In our first user survey, reliance on a technical staff and expense of maintaining one were specifically mentioned as major concerns. Tight budgets may require that new staff have skill sets that may stretch across domains. What is the solution for organizations with limited human resources to maintain a wide range of skills? What are the implications of technical expertise upon a universal preservation format, or upon any techincal standard adopted for digital materials? What would be the process for "updating" the Rosetta stone? Another way of asking this question: Should a Recommended Practice advocate technological "Ease-of-Use"?

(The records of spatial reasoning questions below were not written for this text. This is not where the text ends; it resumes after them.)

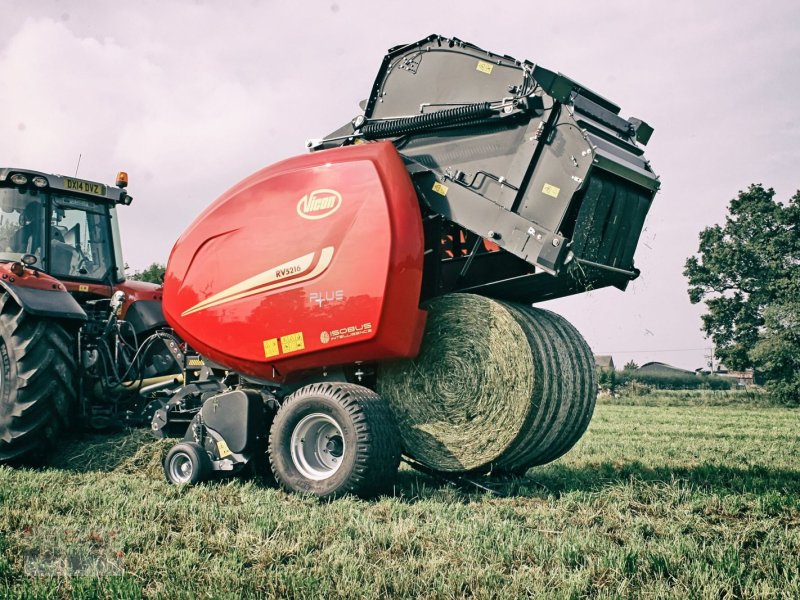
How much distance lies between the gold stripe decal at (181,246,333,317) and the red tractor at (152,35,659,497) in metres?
0.01

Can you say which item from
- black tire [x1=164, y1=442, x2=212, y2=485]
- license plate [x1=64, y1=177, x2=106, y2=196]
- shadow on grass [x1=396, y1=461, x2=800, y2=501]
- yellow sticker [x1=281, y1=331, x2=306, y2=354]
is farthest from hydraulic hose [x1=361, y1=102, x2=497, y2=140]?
license plate [x1=64, y1=177, x2=106, y2=196]

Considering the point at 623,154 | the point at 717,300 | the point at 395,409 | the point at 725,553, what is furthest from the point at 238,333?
the point at 717,300

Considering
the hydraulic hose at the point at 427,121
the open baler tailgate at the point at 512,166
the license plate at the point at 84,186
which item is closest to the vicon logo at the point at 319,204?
the open baler tailgate at the point at 512,166

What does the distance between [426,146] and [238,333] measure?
2.09 m

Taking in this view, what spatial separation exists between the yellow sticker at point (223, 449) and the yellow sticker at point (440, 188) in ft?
8.34

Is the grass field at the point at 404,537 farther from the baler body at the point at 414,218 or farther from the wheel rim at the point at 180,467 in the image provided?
the baler body at the point at 414,218

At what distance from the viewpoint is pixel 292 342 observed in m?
5.70

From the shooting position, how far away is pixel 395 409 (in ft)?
18.2

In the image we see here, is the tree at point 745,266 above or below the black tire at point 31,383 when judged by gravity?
above

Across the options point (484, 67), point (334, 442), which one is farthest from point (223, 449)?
point (484, 67)

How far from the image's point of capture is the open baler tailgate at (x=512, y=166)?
535 cm

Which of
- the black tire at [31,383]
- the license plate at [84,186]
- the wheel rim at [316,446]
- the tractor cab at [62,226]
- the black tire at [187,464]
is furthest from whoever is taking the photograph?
the license plate at [84,186]

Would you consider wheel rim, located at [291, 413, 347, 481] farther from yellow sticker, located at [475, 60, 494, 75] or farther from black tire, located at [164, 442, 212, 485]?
yellow sticker, located at [475, 60, 494, 75]

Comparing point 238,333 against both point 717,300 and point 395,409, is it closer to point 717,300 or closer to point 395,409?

As we presented our initiative to groups concerned with preserving analog media, we grew aware of a crippling gap between the language used by archivists and the language adopted by digital communities. Words casually chosen by digital initiatives often have deep analog roots. As a result, we wish to preface any Recommended Practice with a glossary of terms that might help bridge the analog-digital domains. Terminology might include the following:
Access Indexing Header Information Storage Tape Migration Data Tape Preservation Platform Format Operating System File Algorythm Data Stream Program Metadata Information vs Data Database Query Language Source codeWhat other terms should we include, and what should be the basis or sourcebook for defining them?
Because this initative has become a SMPTE study group, some professionals working primarily with electronic records feel that the UPF is strictly an initiative dealing with the archiving of moving images. We try to stress that the adoption of a UPF framework would benefit all types of digital information. Do you think that electronic records are inherently different from multimedia in terms of a storage format or framework?
One of the points we try to emphasize in our presentations to archivist groups is that the UPF would help carry on the traditional practices of archivists and librarians by providing a robust, easily expandable framework for digital materials. For example, by incorporating such concepts as unique identifiers and by "gluing" certains kinds of cataloging information to the stored media, we hoped to perpetuate the two principles that are the foundation of standard archival practice: Provenance and Original File Order. We also realize that many variations of these practices have evolved, and that no two archives will follow the same guidelines. So the question here relates to the natural migration of practices: are archiving practices standardized enough to be used as a model or metaphor for designing digital archiving practices? Or is it permissible to explore entirely new methods?
Storage technology evolves at a dizzying pace.
Recently, for example, we have looked
at PaperDisk from Cobblestone Software,
technology that prints digital information on plain paper through a common
laser or inkjet printer, then reads it back into a computer through a standard
flatbed or hand-held scanner. The potential for this type of technology is
enormous. Paper lasts a long time, but imagine using this technology with
material that has an even longer lifespan. We have also heard about using DVD
as an archival storage medium. Perhaps most exciting is the technology called
"HD-ROM," developed by Los Alamos National Laboratory and licensed and sold by
Norsam Technologies, which holds "650 GB, 47,000 images on a 2-inch disk."
With planned enhancements, the Norsam HD-ROM may permit up to
12 terabytes of storage per 4 3/4-inch disk.
http://www.entmag.com/archive/1997/may07/050705.html-ssi
That stated, do you feel that the available technology is adequate to address
the problem of digital storage? Or might we adopt a straw dog strategy to
illustrate how the components of a UPF might be employed over various storage
technologies? Also, can the same standard be applied to multiple storage types
on a single media as to simple tape to tape storage?
When the problem of physical storage is resolved, does compression cease to be
an issue for archival storage? In other words, if a physical storage media can
be virtually limitless, then why not store everything in uncompressed format?
Or are there other issues to consider, such as speed of retrieval?